Transcription Loop

So this is a fascinating error. While reading a missive on Austro-Prussian negotiations (c. 1879), Leo got caught in a terrible loop of transcribing “Königin” over 800 consecutive times. Of course, this is concerning from a technical point of view, as getting caught in a loop like this is quite bad on its own, but moreover, the word “Königin” is not the correct word found in the text. The sentence Leo got stuck on says “S[eine] kais[erliche] hoheit des Kronprinzen von uns veraulasst wurde”, but Leo read “v[. ]Gefäit des Königin zu Königin Königin…”, which makes no sense.

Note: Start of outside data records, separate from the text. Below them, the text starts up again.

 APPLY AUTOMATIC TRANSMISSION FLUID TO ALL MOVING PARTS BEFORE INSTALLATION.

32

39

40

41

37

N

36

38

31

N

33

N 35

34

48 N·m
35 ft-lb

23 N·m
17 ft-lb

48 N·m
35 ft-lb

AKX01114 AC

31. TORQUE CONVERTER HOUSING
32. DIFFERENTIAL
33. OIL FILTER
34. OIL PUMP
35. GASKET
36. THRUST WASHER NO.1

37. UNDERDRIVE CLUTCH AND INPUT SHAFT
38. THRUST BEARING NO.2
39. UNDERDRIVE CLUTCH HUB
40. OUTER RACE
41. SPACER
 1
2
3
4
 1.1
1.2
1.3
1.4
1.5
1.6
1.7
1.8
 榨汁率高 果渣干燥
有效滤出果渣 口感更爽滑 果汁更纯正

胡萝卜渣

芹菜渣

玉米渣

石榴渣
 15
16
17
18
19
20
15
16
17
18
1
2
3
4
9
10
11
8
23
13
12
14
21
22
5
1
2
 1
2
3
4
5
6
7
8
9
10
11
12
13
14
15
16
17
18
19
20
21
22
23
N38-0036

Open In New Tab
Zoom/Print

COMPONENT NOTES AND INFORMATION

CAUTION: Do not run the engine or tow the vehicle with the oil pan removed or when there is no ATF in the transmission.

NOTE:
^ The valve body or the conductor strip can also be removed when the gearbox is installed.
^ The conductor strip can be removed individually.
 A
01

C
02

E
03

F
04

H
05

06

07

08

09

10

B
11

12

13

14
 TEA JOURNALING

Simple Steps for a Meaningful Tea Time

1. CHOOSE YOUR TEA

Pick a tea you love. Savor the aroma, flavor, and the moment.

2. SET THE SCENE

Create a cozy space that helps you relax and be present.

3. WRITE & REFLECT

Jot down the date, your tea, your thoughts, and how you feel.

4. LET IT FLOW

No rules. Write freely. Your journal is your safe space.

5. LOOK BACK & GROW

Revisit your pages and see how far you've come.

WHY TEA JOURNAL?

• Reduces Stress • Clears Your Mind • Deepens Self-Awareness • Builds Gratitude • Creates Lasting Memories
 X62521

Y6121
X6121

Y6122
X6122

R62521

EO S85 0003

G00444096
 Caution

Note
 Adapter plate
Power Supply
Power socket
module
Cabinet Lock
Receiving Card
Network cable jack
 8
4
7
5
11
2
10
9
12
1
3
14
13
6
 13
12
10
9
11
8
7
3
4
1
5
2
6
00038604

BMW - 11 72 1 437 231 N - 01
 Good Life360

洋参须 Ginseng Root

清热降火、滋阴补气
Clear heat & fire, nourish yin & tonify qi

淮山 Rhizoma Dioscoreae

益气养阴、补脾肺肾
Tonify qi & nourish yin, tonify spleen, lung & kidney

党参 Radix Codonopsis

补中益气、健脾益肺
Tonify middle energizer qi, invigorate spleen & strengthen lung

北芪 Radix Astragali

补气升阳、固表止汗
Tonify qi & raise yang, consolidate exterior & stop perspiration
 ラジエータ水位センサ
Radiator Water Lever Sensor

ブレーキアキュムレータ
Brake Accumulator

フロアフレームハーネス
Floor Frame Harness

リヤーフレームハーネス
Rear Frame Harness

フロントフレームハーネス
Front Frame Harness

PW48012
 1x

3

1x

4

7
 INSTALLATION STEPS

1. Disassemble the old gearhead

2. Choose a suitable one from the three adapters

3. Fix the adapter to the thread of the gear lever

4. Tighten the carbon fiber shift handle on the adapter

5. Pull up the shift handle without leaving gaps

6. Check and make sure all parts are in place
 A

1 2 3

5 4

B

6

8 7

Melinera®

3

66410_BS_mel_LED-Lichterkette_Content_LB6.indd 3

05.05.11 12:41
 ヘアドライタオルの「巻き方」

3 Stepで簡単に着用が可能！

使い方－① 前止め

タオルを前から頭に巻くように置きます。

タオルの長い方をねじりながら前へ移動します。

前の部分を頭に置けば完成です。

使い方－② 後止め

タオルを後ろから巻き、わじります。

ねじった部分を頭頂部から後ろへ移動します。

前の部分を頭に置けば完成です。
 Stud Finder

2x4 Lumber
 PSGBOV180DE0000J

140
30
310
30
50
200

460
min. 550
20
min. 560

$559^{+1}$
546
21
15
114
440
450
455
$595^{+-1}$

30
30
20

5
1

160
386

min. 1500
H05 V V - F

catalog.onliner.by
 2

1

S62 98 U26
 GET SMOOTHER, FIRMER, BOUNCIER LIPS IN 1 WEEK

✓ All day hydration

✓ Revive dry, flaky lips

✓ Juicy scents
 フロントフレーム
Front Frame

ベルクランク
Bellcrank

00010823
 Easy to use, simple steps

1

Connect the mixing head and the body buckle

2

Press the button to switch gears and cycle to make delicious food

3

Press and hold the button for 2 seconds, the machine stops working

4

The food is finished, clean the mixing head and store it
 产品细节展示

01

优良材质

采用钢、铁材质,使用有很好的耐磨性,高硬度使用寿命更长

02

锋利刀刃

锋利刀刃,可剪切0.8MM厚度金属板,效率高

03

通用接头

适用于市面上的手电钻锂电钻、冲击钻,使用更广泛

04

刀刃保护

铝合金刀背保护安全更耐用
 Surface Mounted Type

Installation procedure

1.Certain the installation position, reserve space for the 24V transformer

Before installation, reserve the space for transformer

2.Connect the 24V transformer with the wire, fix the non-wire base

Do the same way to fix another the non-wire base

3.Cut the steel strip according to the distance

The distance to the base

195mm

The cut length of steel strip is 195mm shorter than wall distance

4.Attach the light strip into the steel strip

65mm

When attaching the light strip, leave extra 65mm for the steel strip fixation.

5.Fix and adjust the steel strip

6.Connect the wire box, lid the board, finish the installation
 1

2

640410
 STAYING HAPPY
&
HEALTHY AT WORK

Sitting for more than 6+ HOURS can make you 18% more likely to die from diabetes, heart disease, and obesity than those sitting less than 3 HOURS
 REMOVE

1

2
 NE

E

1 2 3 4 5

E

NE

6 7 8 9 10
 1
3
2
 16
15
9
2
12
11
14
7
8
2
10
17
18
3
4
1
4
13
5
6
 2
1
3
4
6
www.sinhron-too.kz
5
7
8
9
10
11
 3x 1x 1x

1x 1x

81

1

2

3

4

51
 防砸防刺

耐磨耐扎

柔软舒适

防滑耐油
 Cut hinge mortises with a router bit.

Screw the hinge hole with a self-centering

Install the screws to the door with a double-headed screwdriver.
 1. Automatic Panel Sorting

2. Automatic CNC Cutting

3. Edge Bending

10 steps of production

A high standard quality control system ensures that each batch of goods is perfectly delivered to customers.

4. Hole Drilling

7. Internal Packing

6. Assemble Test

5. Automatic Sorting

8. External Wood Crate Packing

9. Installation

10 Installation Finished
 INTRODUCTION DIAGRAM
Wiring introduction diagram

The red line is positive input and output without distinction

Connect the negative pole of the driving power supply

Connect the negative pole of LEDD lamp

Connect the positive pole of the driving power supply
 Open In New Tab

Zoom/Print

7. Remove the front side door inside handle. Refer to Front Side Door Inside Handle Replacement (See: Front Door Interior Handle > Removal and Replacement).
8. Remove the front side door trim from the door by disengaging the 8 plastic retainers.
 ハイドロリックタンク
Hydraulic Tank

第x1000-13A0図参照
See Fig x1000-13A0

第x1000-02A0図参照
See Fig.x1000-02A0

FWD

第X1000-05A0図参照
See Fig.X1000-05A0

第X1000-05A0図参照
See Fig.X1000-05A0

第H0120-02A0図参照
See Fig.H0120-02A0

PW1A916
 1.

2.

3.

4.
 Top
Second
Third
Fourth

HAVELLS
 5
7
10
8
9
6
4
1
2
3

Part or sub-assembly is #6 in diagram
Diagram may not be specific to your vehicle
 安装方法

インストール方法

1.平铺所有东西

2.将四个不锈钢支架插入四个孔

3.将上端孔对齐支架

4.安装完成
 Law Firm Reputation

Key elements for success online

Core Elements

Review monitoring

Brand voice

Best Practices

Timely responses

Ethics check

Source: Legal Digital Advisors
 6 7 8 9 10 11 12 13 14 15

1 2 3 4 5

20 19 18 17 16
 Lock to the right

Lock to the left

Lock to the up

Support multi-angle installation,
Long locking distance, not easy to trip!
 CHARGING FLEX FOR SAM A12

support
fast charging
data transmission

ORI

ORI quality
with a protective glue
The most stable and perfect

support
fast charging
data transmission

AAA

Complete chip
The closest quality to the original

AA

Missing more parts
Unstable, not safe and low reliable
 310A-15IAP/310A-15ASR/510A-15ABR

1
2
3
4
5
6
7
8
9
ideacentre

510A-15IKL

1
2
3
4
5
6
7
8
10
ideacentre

There are other minor transcription errors, such as at the beginning of that paragraph, Leo writes “Lange” where it should read “Lage”, and the page being given the wrong number. But to whatever degree Leo incorporates grammar into its output, it may be worth noting a few abbreviations that is continually misreads:

“Ew.” = “Eure Hoheit” (your highness)
“S. Maj.” = “Seine Majestät” (his majesty)
“gez.” = “Gezeichnet” (signed)
“usw” = “und so wieder” (and so on/et cetera)
“z. B.” = “zum Beispiel” (for example)

This is not an exhaustive list, but perhaps I can compile more of these examples as they come to me, as they would make a better product, should Leo be able to recognize them. “S.” is particularly hard for the program, as with contemporary writing styles, capital Ss look like modern capital Vs, meaning that if Leo does take grammar into consideration, it may think it’s looking at an abbreviated “von”, which would be quite the red herring.

1 Like

Thanks Christian! Please see here for some information on these kinds of transcription errors:

We’ll be releasing a new model some time next week and we’re hoping that the updated version will get on better with this kind of material. Unfortunately some German handwriting styles are still not well represented in the training data but this should be fixed in the coming months.

I’m having the same issue.

When working with an early 19th century birth record in French, Leo seems to have a number of problems. The first is inaccurate transcription, to the point that it’s easier to do this without AI aid.The second is a sort of doom loop where Leo keeps repeating the same sentence. I think that this shows Leo a bit beyond its capacities, at least with its present training.

Here is the transcription loop (cut off at a few repetitions: it goes on for about thirty). After that I’m pasting the part of the original.

j’acquiers et avons l’attuation a la grenouille aux
deux Bourhays Commune d’archibouy et avons nous à
vous et au soixant du Soi Suzanne
de la Chavannes et de la Chavannes
opposition ne nous soit garder ne un mois de la dite Commune
de la dite Commune de la Chavannes et que deux
parties sont Mme de la Chavannes et Suzanne et
avons donné de la soi l’ent droit qui
et Suzanne Clerk sont une le mariage de tout qui
nous avons donné le
d’atture qu’au nous de la soi l’ent droit qui
et Suzanne Clerk sont une le mariage de tout qui
nous avons donné le
d’atture qu’au nous de la soi l’ent droit qui
et Suzanne Clerk sont une le mariage de tout qui
nous avons donné le

Thanks Paul. Was it just this one or did you notice any patterns about the kinds of sources that this tends to happen with?